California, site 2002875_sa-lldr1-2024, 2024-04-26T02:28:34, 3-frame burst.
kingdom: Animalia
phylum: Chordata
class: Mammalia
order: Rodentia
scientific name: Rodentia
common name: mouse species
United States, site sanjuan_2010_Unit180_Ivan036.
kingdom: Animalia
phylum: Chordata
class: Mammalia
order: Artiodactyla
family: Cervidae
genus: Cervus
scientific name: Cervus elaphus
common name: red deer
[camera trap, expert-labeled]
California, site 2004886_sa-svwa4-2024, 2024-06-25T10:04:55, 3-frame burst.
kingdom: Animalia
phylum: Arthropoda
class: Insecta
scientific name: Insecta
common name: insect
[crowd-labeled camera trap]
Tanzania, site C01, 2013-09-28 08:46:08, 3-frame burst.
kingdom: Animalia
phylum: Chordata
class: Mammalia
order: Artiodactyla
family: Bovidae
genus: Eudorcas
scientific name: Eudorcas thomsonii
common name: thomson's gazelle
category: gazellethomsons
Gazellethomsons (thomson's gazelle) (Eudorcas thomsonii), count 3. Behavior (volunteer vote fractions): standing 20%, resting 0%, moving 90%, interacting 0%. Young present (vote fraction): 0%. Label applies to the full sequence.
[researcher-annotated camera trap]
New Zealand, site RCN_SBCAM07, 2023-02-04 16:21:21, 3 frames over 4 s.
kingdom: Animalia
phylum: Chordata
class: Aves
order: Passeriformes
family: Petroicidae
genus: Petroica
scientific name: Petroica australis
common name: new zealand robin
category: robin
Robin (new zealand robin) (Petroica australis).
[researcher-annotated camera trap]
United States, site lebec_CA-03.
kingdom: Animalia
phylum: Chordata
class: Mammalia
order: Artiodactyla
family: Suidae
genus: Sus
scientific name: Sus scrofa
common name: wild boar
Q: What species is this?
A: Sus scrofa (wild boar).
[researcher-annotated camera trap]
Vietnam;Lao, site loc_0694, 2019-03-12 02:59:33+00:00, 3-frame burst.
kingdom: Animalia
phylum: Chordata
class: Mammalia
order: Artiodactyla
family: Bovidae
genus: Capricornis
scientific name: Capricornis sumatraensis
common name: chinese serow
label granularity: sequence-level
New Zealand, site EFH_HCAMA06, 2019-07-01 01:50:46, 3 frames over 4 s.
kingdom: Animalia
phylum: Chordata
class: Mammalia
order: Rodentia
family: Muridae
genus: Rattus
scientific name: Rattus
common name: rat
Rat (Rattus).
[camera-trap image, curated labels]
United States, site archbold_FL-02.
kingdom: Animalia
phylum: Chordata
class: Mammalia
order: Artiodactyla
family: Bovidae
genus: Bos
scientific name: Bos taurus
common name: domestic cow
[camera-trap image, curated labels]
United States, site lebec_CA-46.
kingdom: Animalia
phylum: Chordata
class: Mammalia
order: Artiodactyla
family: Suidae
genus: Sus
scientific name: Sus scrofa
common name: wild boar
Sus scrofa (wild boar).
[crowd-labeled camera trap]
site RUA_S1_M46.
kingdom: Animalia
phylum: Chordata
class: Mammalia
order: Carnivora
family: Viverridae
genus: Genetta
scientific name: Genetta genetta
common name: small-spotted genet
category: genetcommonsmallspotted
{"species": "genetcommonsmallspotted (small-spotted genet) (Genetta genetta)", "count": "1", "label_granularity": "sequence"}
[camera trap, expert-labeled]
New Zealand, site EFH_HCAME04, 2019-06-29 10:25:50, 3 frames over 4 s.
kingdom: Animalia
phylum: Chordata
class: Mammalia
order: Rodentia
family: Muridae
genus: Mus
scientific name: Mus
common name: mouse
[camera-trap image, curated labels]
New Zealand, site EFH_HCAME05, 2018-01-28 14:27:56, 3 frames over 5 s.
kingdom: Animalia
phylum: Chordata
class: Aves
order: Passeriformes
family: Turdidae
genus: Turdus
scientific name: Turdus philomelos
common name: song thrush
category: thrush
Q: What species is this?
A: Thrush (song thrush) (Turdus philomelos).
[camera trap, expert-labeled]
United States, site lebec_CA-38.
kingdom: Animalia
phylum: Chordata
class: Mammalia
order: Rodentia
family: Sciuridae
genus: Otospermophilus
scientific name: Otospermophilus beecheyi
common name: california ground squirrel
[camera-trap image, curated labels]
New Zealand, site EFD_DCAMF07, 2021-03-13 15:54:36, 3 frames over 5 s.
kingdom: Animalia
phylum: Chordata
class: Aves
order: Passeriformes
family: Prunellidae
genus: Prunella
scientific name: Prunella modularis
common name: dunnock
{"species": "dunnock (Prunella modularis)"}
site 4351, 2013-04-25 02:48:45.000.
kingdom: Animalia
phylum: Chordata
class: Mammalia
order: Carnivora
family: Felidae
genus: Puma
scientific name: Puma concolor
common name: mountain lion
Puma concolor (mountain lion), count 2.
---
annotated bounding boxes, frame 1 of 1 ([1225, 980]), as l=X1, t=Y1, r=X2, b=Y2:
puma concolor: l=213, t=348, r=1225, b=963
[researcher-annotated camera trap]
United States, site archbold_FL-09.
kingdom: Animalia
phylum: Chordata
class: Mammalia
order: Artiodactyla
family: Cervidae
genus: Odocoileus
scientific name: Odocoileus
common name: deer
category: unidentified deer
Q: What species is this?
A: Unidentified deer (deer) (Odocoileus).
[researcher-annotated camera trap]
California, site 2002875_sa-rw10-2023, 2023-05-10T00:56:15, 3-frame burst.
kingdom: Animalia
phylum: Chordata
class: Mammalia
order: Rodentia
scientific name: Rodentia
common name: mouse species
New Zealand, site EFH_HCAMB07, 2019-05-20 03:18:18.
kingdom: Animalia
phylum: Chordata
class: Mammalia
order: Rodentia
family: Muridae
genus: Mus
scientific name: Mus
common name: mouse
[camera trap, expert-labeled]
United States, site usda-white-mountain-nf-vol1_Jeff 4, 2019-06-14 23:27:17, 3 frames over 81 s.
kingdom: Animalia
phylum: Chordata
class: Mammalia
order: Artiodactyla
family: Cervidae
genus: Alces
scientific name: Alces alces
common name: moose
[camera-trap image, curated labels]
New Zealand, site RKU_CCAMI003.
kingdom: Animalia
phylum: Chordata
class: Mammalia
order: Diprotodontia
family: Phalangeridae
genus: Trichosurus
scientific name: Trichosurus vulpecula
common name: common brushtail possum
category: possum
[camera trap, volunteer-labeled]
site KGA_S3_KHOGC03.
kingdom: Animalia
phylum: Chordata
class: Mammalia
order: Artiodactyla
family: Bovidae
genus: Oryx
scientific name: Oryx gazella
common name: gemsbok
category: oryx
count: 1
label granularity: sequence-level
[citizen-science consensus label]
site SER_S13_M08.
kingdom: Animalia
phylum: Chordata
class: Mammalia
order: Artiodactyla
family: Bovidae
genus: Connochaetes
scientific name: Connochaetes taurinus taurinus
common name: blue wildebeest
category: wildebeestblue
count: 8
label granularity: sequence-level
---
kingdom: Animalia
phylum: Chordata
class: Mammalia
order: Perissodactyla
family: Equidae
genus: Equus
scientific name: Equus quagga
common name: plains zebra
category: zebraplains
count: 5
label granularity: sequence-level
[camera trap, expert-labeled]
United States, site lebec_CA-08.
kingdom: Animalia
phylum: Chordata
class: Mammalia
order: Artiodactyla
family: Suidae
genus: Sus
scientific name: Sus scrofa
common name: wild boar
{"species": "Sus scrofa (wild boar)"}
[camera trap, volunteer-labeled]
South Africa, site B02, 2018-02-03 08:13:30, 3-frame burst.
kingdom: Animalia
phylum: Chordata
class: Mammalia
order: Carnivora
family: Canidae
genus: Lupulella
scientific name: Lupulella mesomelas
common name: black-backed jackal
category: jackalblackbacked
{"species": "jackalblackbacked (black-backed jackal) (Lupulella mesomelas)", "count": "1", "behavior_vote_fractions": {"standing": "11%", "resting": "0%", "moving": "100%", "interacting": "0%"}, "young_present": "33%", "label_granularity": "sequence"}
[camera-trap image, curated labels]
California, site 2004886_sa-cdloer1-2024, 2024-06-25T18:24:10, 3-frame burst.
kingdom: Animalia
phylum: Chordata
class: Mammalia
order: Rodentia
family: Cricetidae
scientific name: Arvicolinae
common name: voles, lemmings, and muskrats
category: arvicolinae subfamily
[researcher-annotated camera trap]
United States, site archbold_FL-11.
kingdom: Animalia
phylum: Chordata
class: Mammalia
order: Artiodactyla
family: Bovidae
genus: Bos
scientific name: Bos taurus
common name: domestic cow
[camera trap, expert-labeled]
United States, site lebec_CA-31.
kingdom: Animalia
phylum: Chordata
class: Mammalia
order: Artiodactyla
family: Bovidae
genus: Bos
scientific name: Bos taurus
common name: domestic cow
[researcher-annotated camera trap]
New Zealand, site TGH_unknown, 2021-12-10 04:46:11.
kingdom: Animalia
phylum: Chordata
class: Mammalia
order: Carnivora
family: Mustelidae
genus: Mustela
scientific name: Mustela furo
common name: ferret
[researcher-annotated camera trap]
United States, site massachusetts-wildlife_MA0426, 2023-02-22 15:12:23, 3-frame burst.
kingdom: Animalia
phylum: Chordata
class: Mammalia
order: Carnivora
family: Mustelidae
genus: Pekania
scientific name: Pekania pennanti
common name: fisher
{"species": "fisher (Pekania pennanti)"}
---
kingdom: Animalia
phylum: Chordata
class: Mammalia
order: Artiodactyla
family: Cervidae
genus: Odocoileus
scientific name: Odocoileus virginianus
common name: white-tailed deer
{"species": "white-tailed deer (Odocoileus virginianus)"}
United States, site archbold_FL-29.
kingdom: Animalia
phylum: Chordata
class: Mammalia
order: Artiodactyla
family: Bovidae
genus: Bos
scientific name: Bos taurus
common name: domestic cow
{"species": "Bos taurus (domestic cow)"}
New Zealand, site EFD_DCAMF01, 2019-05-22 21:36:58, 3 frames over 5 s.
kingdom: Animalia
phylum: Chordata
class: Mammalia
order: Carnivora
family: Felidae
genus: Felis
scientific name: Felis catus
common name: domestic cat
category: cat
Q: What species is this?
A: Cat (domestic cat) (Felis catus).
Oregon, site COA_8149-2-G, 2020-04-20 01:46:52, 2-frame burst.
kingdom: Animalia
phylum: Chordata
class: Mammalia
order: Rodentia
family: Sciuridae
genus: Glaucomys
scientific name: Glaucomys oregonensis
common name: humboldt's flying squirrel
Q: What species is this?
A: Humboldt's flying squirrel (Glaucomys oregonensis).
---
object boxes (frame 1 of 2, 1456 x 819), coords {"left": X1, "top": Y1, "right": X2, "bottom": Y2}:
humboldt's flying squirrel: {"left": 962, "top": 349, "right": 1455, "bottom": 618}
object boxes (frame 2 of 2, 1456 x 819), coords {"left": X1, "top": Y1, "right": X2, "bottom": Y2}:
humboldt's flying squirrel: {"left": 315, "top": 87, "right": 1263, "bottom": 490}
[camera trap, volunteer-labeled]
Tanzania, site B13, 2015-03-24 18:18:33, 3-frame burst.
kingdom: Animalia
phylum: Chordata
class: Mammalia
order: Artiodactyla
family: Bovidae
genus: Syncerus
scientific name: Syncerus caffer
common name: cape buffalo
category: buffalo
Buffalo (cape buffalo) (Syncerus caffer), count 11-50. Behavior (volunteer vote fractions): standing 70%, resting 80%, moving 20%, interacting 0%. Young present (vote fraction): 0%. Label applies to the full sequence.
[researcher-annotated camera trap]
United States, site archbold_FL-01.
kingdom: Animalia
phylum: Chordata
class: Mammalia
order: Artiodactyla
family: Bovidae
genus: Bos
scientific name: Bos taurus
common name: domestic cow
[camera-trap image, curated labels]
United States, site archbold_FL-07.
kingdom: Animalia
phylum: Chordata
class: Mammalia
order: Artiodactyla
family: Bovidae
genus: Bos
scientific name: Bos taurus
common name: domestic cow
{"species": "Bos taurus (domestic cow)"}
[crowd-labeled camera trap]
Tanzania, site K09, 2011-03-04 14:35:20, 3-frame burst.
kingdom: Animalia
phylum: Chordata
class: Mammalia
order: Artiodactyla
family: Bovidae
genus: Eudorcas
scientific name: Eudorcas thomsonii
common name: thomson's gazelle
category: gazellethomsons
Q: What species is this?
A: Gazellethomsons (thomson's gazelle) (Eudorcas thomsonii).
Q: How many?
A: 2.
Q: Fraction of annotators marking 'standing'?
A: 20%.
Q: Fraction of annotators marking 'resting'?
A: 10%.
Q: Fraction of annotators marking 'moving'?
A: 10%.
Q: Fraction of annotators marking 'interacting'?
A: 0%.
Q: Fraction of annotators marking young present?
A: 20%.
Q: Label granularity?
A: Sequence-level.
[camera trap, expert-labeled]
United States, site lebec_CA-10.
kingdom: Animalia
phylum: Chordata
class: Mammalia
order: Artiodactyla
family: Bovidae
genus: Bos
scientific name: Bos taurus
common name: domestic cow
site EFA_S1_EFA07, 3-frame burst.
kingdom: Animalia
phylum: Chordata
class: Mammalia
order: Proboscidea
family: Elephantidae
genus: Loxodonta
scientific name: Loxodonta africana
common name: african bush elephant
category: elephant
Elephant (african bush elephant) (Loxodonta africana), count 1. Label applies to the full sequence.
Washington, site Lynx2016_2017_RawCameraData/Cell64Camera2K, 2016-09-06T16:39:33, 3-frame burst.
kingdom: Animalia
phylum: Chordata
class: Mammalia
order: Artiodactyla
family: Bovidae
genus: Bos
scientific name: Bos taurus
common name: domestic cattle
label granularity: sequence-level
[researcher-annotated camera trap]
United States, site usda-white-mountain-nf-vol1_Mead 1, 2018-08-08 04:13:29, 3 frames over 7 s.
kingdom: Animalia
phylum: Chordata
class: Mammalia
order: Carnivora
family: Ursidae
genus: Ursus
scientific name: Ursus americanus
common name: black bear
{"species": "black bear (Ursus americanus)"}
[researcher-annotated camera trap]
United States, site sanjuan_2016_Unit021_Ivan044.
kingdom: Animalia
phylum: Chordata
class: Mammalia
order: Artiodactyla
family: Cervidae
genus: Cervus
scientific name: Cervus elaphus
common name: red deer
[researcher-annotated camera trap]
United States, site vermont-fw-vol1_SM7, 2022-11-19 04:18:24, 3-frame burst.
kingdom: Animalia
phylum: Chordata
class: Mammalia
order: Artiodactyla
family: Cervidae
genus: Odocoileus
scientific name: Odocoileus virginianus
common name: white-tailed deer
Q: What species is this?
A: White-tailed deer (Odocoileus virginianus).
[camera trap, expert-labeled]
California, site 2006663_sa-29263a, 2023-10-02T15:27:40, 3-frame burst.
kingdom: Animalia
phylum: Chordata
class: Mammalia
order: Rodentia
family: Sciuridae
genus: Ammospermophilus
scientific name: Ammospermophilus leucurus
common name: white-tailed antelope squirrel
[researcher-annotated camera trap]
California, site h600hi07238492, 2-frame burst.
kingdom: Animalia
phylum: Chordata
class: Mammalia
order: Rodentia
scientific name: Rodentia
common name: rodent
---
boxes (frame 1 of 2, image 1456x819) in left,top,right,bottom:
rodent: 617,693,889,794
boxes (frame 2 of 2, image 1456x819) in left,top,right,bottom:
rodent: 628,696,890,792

━━━━━━━━━━

WORK TO BE COMPLETED
Check each line of the records for the word "Lupulella", and show the lines that contain it.

SOLVED PROBLEM
genus: Lupulella
scientific name: Lupulella mesomelas
{"species": "jackalblackbacked (black-backed jackal) (Lupulella mesomelas)", "count": "1", "behavior_vote_fractions": {"standing": "11%", "resting": "0%", "moving": "100%", "interacting": "0%"}, "young_present": "33%", "label_granularity": "sequence"}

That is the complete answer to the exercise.